Somut olayda, davalı % 20 oranında tazminat talep etmiş, mahkemece verilmiş olan ihtiyati tedbir kararının uygulandığı, icra takibinin durdurulduğu, davacı yönünden haciz işlemlerine devam edilmediği, ihtiyati tedbir nedeniyle alacaklının alacağına geç kavuşmasının söz konusu olduğu anlaşıldığından, İİK’nın 72/4. maddesi gereğince davalının tazminat isteminin kabulüne karar vermek gerekmiştir.
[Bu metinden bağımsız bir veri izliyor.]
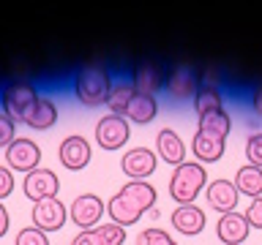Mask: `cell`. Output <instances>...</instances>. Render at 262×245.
Here are the masks:
<instances>
[{"instance_id": "obj_1", "label": "cell", "mask_w": 262, "mask_h": 245, "mask_svg": "<svg viewBox=\"0 0 262 245\" xmlns=\"http://www.w3.org/2000/svg\"><path fill=\"white\" fill-rule=\"evenodd\" d=\"M156 199H159V191H156L147 180H128V183L106 202V212H110L112 224L126 229V226H134L145 212L156 210Z\"/></svg>"}, {"instance_id": "obj_2", "label": "cell", "mask_w": 262, "mask_h": 245, "mask_svg": "<svg viewBox=\"0 0 262 245\" xmlns=\"http://www.w3.org/2000/svg\"><path fill=\"white\" fill-rule=\"evenodd\" d=\"M112 71L101 63H85L79 65L77 71L71 74V93L74 98L88 106V109H96V106L106 104V95H110L112 87Z\"/></svg>"}, {"instance_id": "obj_3", "label": "cell", "mask_w": 262, "mask_h": 245, "mask_svg": "<svg viewBox=\"0 0 262 245\" xmlns=\"http://www.w3.org/2000/svg\"><path fill=\"white\" fill-rule=\"evenodd\" d=\"M208 188V169L200 161H183L172 169L169 177V196L178 204H196V196Z\"/></svg>"}, {"instance_id": "obj_4", "label": "cell", "mask_w": 262, "mask_h": 245, "mask_svg": "<svg viewBox=\"0 0 262 245\" xmlns=\"http://www.w3.org/2000/svg\"><path fill=\"white\" fill-rule=\"evenodd\" d=\"M38 87L30 79H8L0 85V112L8 114L14 122H22L30 106L38 101Z\"/></svg>"}, {"instance_id": "obj_5", "label": "cell", "mask_w": 262, "mask_h": 245, "mask_svg": "<svg viewBox=\"0 0 262 245\" xmlns=\"http://www.w3.org/2000/svg\"><path fill=\"white\" fill-rule=\"evenodd\" d=\"M200 71L188 63H175L167 71V79H164V93H167L175 104H186L194 101L196 90H200Z\"/></svg>"}, {"instance_id": "obj_6", "label": "cell", "mask_w": 262, "mask_h": 245, "mask_svg": "<svg viewBox=\"0 0 262 245\" xmlns=\"http://www.w3.org/2000/svg\"><path fill=\"white\" fill-rule=\"evenodd\" d=\"M104 212H106V202L98 193H79V196H74V202L69 204V220L74 226H79V232L96 229L101 224Z\"/></svg>"}, {"instance_id": "obj_7", "label": "cell", "mask_w": 262, "mask_h": 245, "mask_svg": "<svg viewBox=\"0 0 262 245\" xmlns=\"http://www.w3.org/2000/svg\"><path fill=\"white\" fill-rule=\"evenodd\" d=\"M96 144L101 150L112 153V150H120V147L128 144V136H131V122L126 117H118V114H104L101 120L96 122Z\"/></svg>"}, {"instance_id": "obj_8", "label": "cell", "mask_w": 262, "mask_h": 245, "mask_svg": "<svg viewBox=\"0 0 262 245\" xmlns=\"http://www.w3.org/2000/svg\"><path fill=\"white\" fill-rule=\"evenodd\" d=\"M57 191H60V177L47 166H38V169L28 172L22 180V193L28 196L33 204L44 202V199H55Z\"/></svg>"}, {"instance_id": "obj_9", "label": "cell", "mask_w": 262, "mask_h": 245, "mask_svg": "<svg viewBox=\"0 0 262 245\" xmlns=\"http://www.w3.org/2000/svg\"><path fill=\"white\" fill-rule=\"evenodd\" d=\"M3 153H6V166L11 172H22V175L38 169L41 163V147L28 136H16Z\"/></svg>"}, {"instance_id": "obj_10", "label": "cell", "mask_w": 262, "mask_h": 245, "mask_svg": "<svg viewBox=\"0 0 262 245\" xmlns=\"http://www.w3.org/2000/svg\"><path fill=\"white\" fill-rule=\"evenodd\" d=\"M131 87L139 95H153L159 90H164V79H167V71L161 68L156 60H137L134 68H131Z\"/></svg>"}, {"instance_id": "obj_11", "label": "cell", "mask_w": 262, "mask_h": 245, "mask_svg": "<svg viewBox=\"0 0 262 245\" xmlns=\"http://www.w3.org/2000/svg\"><path fill=\"white\" fill-rule=\"evenodd\" d=\"M30 218H33V226L41 229L44 234H52V232H60L69 220V210L66 204L57 199H44V202H36L30 210Z\"/></svg>"}, {"instance_id": "obj_12", "label": "cell", "mask_w": 262, "mask_h": 245, "mask_svg": "<svg viewBox=\"0 0 262 245\" xmlns=\"http://www.w3.org/2000/svg\"><path fill=\"white\" fill-rule=\"evenodd\" d=\"M120 169L128 180H147L159 169V155L150 147H131V150L123 153Z\"/></svg>"}, {"instance_id": "obj_13", "label": "cell", "mask_w": 262, "mask_h": 245, "mask_svg": "<svg viewBox=\"0 0 262 245\" xmlns=\"http://www.w3.org/2000/svg\"><path fill=\"white\" fill-rule=\"evenodd\" d=\"M90 158H93V144H90L85 136H79V134L66 136L63 142L57 144V161H60L69 172L85 169L90 163Z\"/></svg>"}, {"instance_id": "obj_14", "label": "cell", "mask_w": 262, "mask_h": 245, "mask_svg": "<svg viewBox=\"0 0 262 245\" xmlns=\"http://www.w3.org/2000/svg\"><path fill=\"white\" fill-rule=\"evenodd\" d=\"M237 196H241V193H237L235 183H232V180H224V177L210 180L208 188H205V199H208L210 210L221 212V215H227V212H235Z\"/></svg>"}, {"instance_id": "obj_15", "label": "cell", "mask_w": 262, "mask_h": 245, "mask_svg": "<svg viewBox=\"0 0 262 245\" xmlns=\"http://www.w3.org/2000/svg\"><path fill=\"white\" fill-rule=\"evenodd\" d=\"M249 234H251V226H249V220L243 218V212H227V215H219V224H216L219 242H224V245H246Z\"/></svg>"}, {"instance_id": "obj_16", "label": "cell", "mask_w": 262, "mask_h": 245, "mask_svg": "<svg viewBox=\"0 0 262 245\" xmlns=\"http://www.w3.org/2000/svg\"><path fill=\"white\" fill-rule=\"evenodd\" d=\"M169 220L175 226V232L186 234V237H196V234H202L205 224H208V215H205V210L200 204H180L169 215Z\"/></svg>"}, {"instance_id": "obj_17", "label": "cell", "mask_w": 262, "mask_h": 245, "mask_svg": "<svg viewBox=\"0 0 262 245\" xmlns=\"http://www.w3.org/2000/svg\"><path fill=\"white\" fill-rule=\"evenodd\" d=\"M126 242V229L106 220V224H98L96 229H88V232H79L71 240V245H123Z\"/></svg>"}, {"instance_id": "obj_18", "label": "cell", "mask_w": 262, "mask_h": 245, "mask_svg": "<svg viewBox=\"0 0 262 245\" xmlns=\"http://www.w3.org/2000/svg\"><path fill=\"white\" fill-rule=\"evenodd\" d=\"M156 155L175 169L186 161V142L172 128H161L159 134H156Z\"/></svg>"}, {"instance_id": "obj_19", "label": "cell", "mask_w": 262, "mask_h": 245, "mask_svg": "<svg viewBox=\"0 0 262 245\" xmlns=\"http://www.w3.org/2000/svg\"><path fill=\"white\" fill-rule=\"evenodd\" d=\"M57 117H60V112H57L55 98L38 95V101L30 106V112L25 114L22 122H25L28 128H33V131H49V128H55Z\"/></svg>"}, {"instance_id": "obj_20", "label": "cell", "mask_w": 262, "mask_h": 245, "mask_svg": "<svg viewBox=\"0 0 262 245\" xmlns=\"http://www.w3.org/2000/svg\"><path fill=\"white\" fill-rule=\"evenodd\" d=\"M227 150V139L221 136H213V134H205V131H196L194 139H191V153H194V161H200L202 166L205 163H216Z\"/></svg>"}, {"instance_id": "obj_21", "label": "cell", "mask_w": 262, "mask_h": 245, "mask_svg": "<svg viewBox=\"0 0 262 245\" xmlns=\"http://www.w3.org/2000/svg\"><path fill=\"white\" fill-rule=\"evenodd\" d=\"M156 114H159V101L153 95L134 93V98H131V104L126 109V120L134 122V126H147V122L156 120Z\"/></svg>"}, {"instance_id": "obj_22", "label": "cell", "mask_w": 262, "mask_h": 245, "mask_svg": "<svg viewBox=\"0 0 262 245\" xmlns=\"http://www.w3.org/2000/svg\"><path fill=\"white\" fill-rule=\"evenodd\" d=\"M134 98V87H131V79H115L110 87V95H106V104L110 106V114H118V117H126V109Z\"/></svg>"}, {"instance_id": "obj_23", "label": "cell", "mask_w": 262, "mask_h": 245, "mask_svg": "<svg viewBox=\"0 0 262 245\" xmlns=\"http://www.w3.org/2000/svg\"><path fill=\"white\" fill-rule=\"evenodd\" d=\"M232 183L237 188V193L249 196V199H257V196H262V169L246 163V166H241V169L235 172Z\"/></svg>"}, {"instance_id": "obj_24", "label": "cell", "mask_w": 262, "mask_h": 245, "mask_svg": "<svg viewBox=\"0 0 262 245\" xmlns=\"http://www.w3.org/2000/svg\"><path fill=\"white\" fill-rule=\"evenodd\" d=\"M191 106H194L196 117H200V114H208V112L224 109V90H221V87H213V85H200V90H196Z\"/></svg>"}, {"instance_id": "obj_25", "label": "cell", "mask_w": 262, "mask_h": 245, "mask_svg": "<svg viewBox=\"0 0 262 245\" xmlns=\"http://www.w3.org/2000/svg\"><path fill=\"white\" fill-rule=\"evenodd\" d=\"M196 120H200L196 122V131H205V134H213V136H221V139H227L229 131H232V117H229L227 109L200 114Z\"/></svg>"}, {"instance_id": "obj_26", "label": "cell", "mask_w": 262, "mask_h": 245, "mask_svg": "<svg viewBox=\"0 0 262 245\" xmlns=\"http://www.w3.org/2000/svg\"><path fill=\"white\" fill-rule=\"evenodd\" d=\"M137 245H178V242H175V237L167 234L164 229L147 226V229H142V232L137 234Z\"/></svg>"}, {"instance_id": "obj_27", "label": "cell", "mask_w": 262, "mask_h": 245, "mask_svg": "<svg viewBox=\"0 0 262 245\" xmlns=\"http://www.w3.org/2000/svg\"><path fill=\"white\" fill-rule=\"evenodd\" d=\"M14 245H49V234L36 226H22L14 237Z\"/></svg>"}, {"instance_id": "obj_28", "label": "cell", "mask_w": 262, "mask_h": 245, "mask_svg": "<svg viewBox=\"0 0 262 245\" xmlns=\"http://www.w3.org/2000/svg\"><path fill=\"white\" fill-rule=\"evenodd\" d=\"M246 158H249L251 166L262 169V131H254V134L246 139Z\"/></svg>"}, {"instance_id": "obj_29", "label": "cell", "mask_w": 262, "mask_h": 245, "mask_svg": "<svg viewBox=\"0 0 262 245\" xmlns=\"http://www.w3.org/2000/svg\"><path fill=\"white\" fill-rule=\"evenodd\" d=\"M14 139H16V122L8 117V114L0 112V147L6 150V147L11 144Z\"/></svg>"}, {"instance_id": "obj_30", "label": "cell", "mask_w": 262, "mask_h": 245, "mask_svg": "<svg viewBox=\"0 0 262 245\" xmlns=\"http://www.w3.org/2000/svg\"><path fill=\"white\" fill-rule=\"evenodd\" d=\"M243 218L249 220L251 229H262V196H257V199L249 202V207H246Z\"/></svg>"}, {"instance_id": "obj_31", "label": "cell", "mask_w": 262, "mask_h": 245, "mask_svg": "<svg viewBox=\"0 0 262 245\" xmlns=\"http://www.w3.org/2000/svg\"><path fill=\"white\" fill-rule=\"evenodd\" d=\"M246 106L249 112L254 114L257 120H262V82H257L251 90H249V98H246Z\"/></svg>"}, {"instance_id": "obj_32", "label": "cell", "mask_w": 262, "mask_h": 245, "mask_svg": "<svg viewBox=\"0 0 262 245\" xmlns=\"http://www.w3.org/2000/svg\"><path fill=\"white\" fill-rule=\"evenodd\" d=\"M14 185H16L14 172L8 169V166H0V202L8 199V196L14 193Z\"/></svg>"}, {"instance_id": "obj_33", "label": "cell", "mask_w": 262, "mask_h": 245, "mask_svg": "<svg viewBox=\"0 0 262 245\" xmlns=\"http://www.w3.org/2000/svg\"><path fill=\"white\" fill-rule=\"evenodd\" d=\"M8 229H11V215H8L6 204L0 202V237H6V234H8Z\"/></svg>"}]
</instances>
Açıklanan nedenlerle; mahkemece yazılı olduğu biçimde karar verilmesi doğru görülmediğinden, davalı vekilinin istinaf başvurusunun kabulü ile yukarıda belirtilen hususların yeniden yargılamayı gerektirir nitelikte görülmemesi nedeni ile HMK m. 353/1-b-2 hükmü uyarınca ilk derece mahkemesi kararının kaldırılarak düzeltilerek yeniden esas hakkında aşağıdaki şekilde karar verilmesi gerekmiştir.
HÜKÜM :Gerekçesi yukarıda açıklandığı üzere;
1-Davalı vekilinin istinaf başvurusunun KABULÜ ile;
2-Ankara 8. Asliye Ticaret Mahkemesi 2018/695 Esas, 2019/676 Karar ve 18/07/2019 Tarihli kararının HMK 353/1-b-2 maddesi gereğince DÜZELTİLEREK YENİDEN ESAS HAKKINDA KARAR VERİLMESİNE,
2-a)Davanın REDDİNE,
b)3.300,00 TL kötü niyet tazminatın davacıdan alınarak davalıya ödenmesine,
c)Harçlar Kanunu gereğince alınması gerekli 80,70TL harcın peşin alınan 281,78TL harçtan mahsubu ile bakiye 201,08TL harcın davacıya İADESİNE,
d)Davalı kendisini vekil ile temsil ettirdiğinden, Avukatlık Ücret Tarifesine göre hesap edilen 5.100,00 TL vekalet ücretinin davacıdan alınarak davalıya verilmesine,
e)Davacı tarafından yapılan yargılama giderinin kendi üzerinde bırakılmasına,
İstinaf aşamasında yapılan harç masraf yönünden
3-İstinaf kanun yoluna başvuran davalı tarafından yatırılan istinaf karar ve ilam harcının karar kesinleştiğinde ve istek halinde ilgili tarafa iadesine,
4-İstinaf eden davalı tarafından yapılan 23,63TL istinaf posta giderinin davacıdan alınarak davalıya verilmesine,
5-İstinaf incelemesi sırasında duruşma açılmadığından karşı taraf lehine vekalet ücretine hükmedilmesine yer olmadığına,
6-HMK’nin 333.maddesi gereğince gider avansından kalanının karar kesinleştiğinde davacıya iadesine,
7-Kararın tebliğinin ilk derece mahkemesince yapılmasına,
Dosya üzerinde yapılan inceleme sonucunda HMK’nin 362/1.a maddesi gereğince kesin olmak üzere, 04/04/2022 tarihinde oy birliği ile karar verildi.

….
NOT: BU BELGE ELEKTRONİK İMZA İLE İMZALANMIŞ OLUP, AYRICA FİZİKİ OLARAK İMZALANMAYACAKTIR.
“5070 sayılı Kanun m. 5 ve 6098 sayılı TBK m. 15. uyarınca elektronik imza ile oluşturulan belgeler elle atılan fiziki imza ile aynı sonucu doğurur.”